Definition/Description 定义/描述

Also known as Prehallux, Os Tibiale Externum and Navicular Secundum.

也被称为赘拇,外胫骨和多舟骨。

An accessory navicular bone is a bone of the foot that develops abnormally causing a plantar medial enlargement of the navicular. The accessory navicular bone presents as a sesamoid in the posterior tibial tendon, in articulation with the navicular or as an enlargement of the navicular itself.

副舟骨是一种足部发育异常导致舟骨足底内侧增大的骨。副舟骨表现为胫骨后腱的籽骨、与舟骨相连或舟骨本身的增大。

The Geist classification divides these into three types: Geist将其分为三类:

Type I: is a sesamoid bone in the posterior tibialis tendon. There is a small gap of approximately 3mm or less between the sesamoid and the navicular.

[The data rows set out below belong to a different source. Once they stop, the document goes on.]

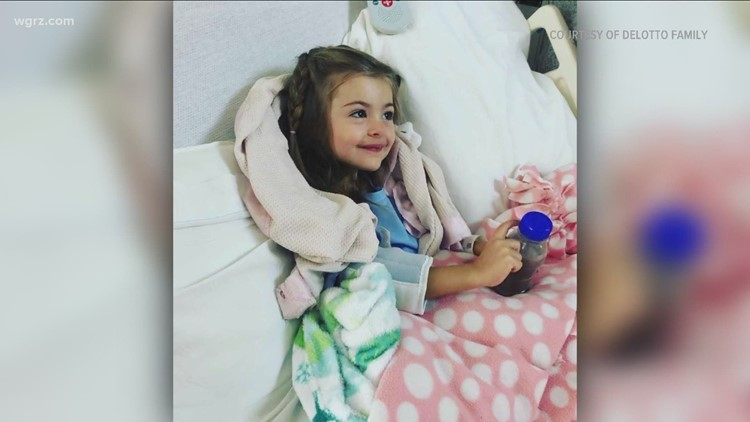 Make-A-Wish WNY is still granting wishes amid the pandemic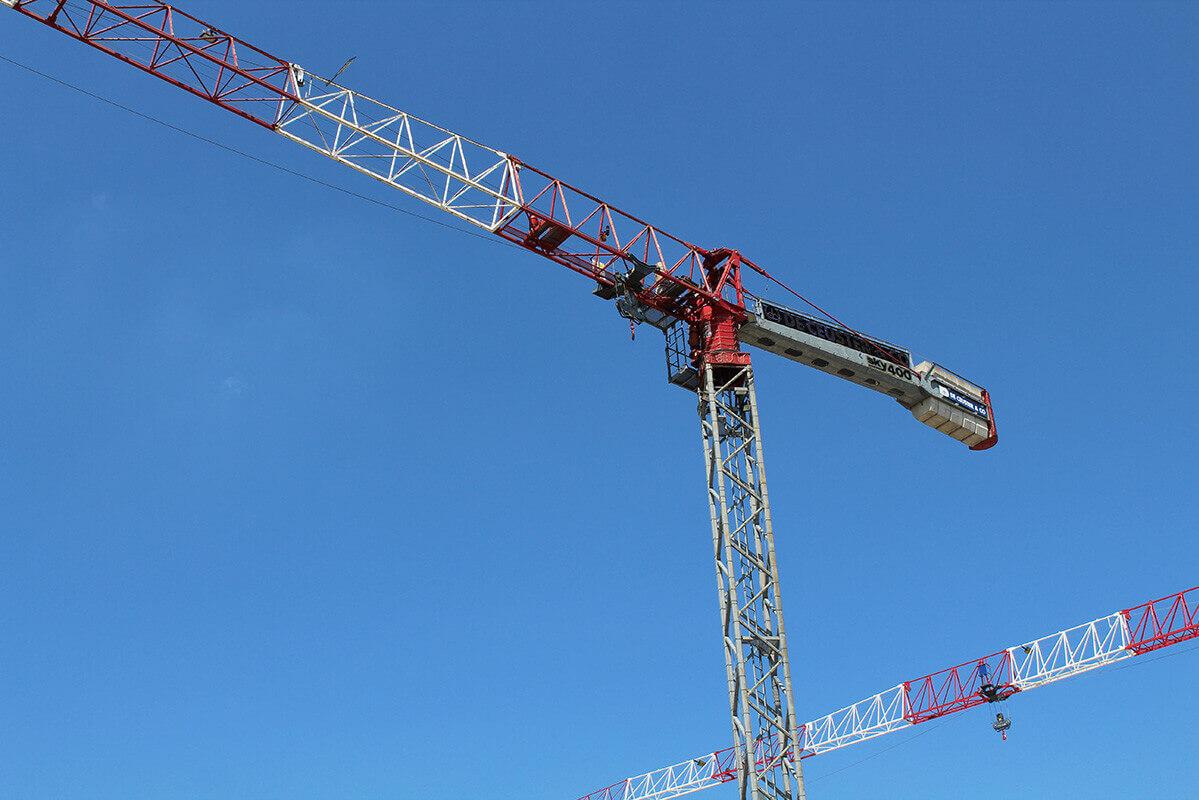 Sky400 torenkraan De Ceuster 01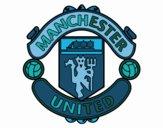 Stemma del Manchester United FC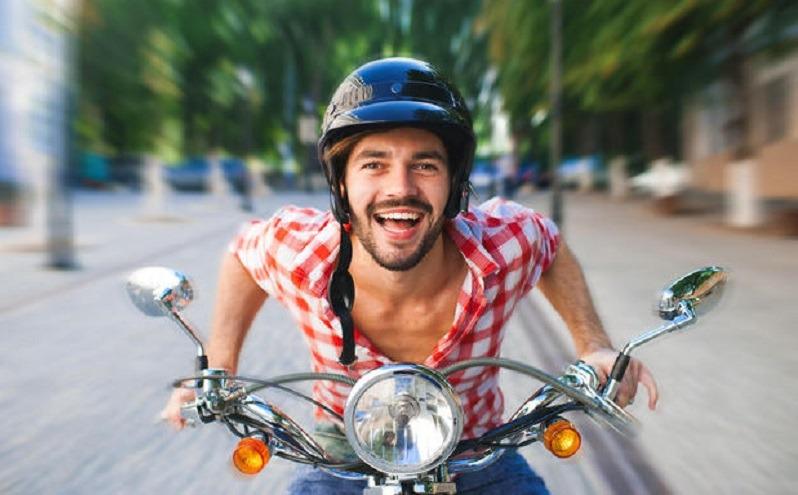 casco per motorino prezzi acquisto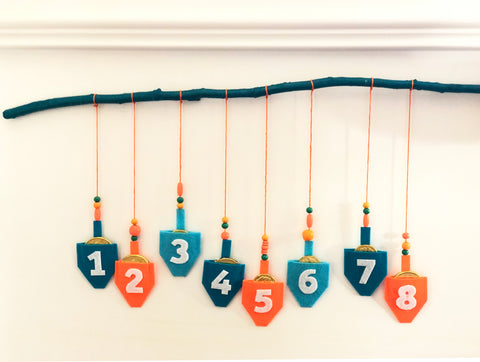 DIY Hanukkah Countdown Done 1
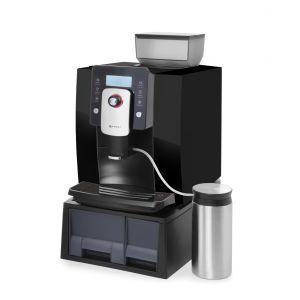 Espressor Profi Line, 1400 W, Panou digital, Rasnita incorporata, 750g, Program de curatare automata, Contor, Negru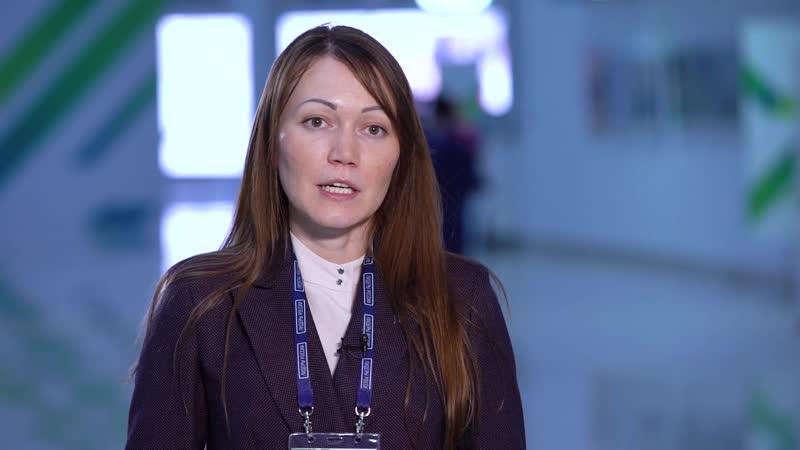 Победительница Светлана Голубева, Санкт-Петербург – о своем участии в Конкурсе «Лидеры России»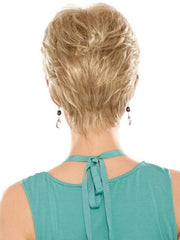 Estetica Vikki Wig: Back View | Color RH1488
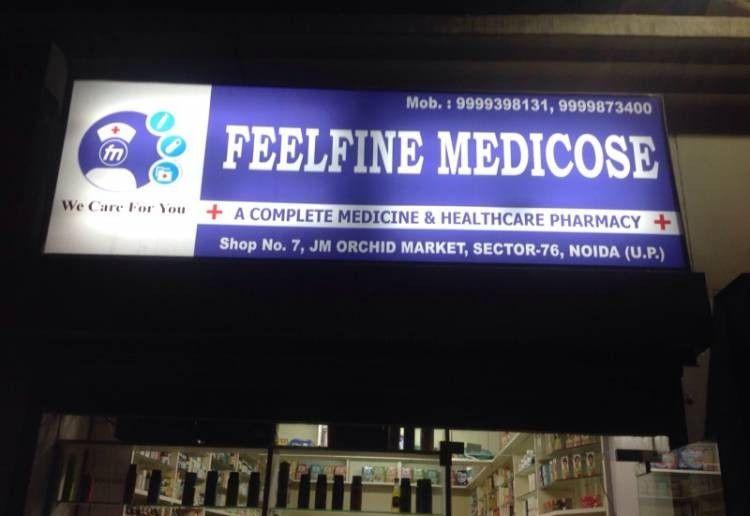 Feelfine Medicos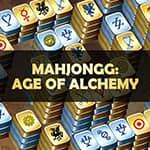 Mahjongg Alchemy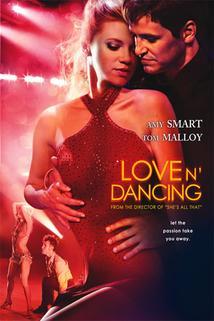 Láska a tanec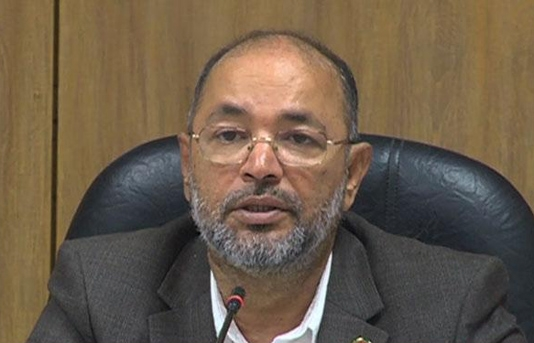 Govt ready to face cyclone 'Bulbul': State Minister Enamur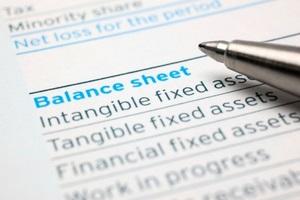 IFRS как единый финансовый язык инвесторов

I 型:是胫骨后肌腱中的籽骨。籽骨和舟骨之间有一个约3mm或更小的间隙。

Type II: consists of an accessory bone, up to 1.2cm in diameter, where synchondrosis develops between it and the navicular.

II型: 由副骨组成,直径可达1.2厘米,在副骨与舟状骨之间形成软骨融合。

Type III: is the fused accessory navicular resulting in a large cornuate shaped navicular.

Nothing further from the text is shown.